BR: So how would you compare his experience so far with what you knew growing up and what you were exposed to through your folks?

GC: He’s getting it a lot quicker. (laughter) My mom was 19 when she had me, so by the time I was six years old … they were cool and stuff, but I’d had a lot more experiences by the time I was in my 40s than they’d had in their mid-20s. That’s what Waylon’s getting. Plus, he gets corrupted enough around my dad, man. (laughter)

BR: Oh, that’s the best. It’s just starting with our granddaughter Lydia, who’s 3 now.
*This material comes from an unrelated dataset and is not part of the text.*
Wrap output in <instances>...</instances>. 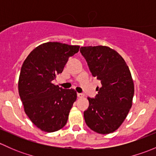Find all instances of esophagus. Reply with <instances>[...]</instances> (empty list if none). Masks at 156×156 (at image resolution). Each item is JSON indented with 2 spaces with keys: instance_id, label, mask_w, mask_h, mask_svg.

Last time they came to visit, I gave her a harmonica and told her to practice it in the car all the way home. (laughter)

GC: Yeah, that’s it, man. (laughs) “All the way home” – cool.

BR: So did Tennessee ever feel like home, or was it just a good place to be at the time?

GC: That’s right – a place to be. I mean, after the horror of New Orleans, it felt good just to get away. We had 11 acres with a creek in the back yard and a mountain with a cave.

It was a very middle-of-the-road place where the people were decent and you felt safe. And it was a time where Nashville was really embracing me and Trina a lot because of the hurricane; people were very giving and wanted to help you – for a time, it felt like the right place to be.

But after being there for awhile, I realized that I was too old to make the kind of friends like I’d had; my major fan base was on the Gulf Coast, so I was having to drive a lot for gigs; and we’d bit off a little more mortgage than we could handle after the economic crisis happened.

It was cool for awhile, but then Trina’s career kind of curved because the major labels were freaking out. You had all these artists with $50,000 to $100,000 recording budgets who were now coming in with $15,000 budgets to do a record and that’s no money.

BR: So you moved back to Alabama.

GC: Yeah, and it feels great to be back. Trina’s career has started to right itself; she’s been real busy this year – the past two years, really. I can take Waylon to see my dad and my mom; I’ve got friends with kids who live around here; we’ve got 100 acres of land with fishing … it’s just right, man. This is what I know; this is where I want to be – with the stuff I know about so I can show him. Up in Tennessee, I didn’t know anything.

BR: Time-wise, how did the recording of the new album line up with the move?

GC: We knew we were going back and we busted our ass to get the bulk of it done before we moved. We had a studio set up in our barn in Tennessee and most of the tracking was done there. Once we got to Alabama, we set up a mix room to finish it. But yeah – we kind of scheduled our leaving the barn to coincide with the record, because we couldn’t leave until we finished it. That was the last thing we did in Tennessee.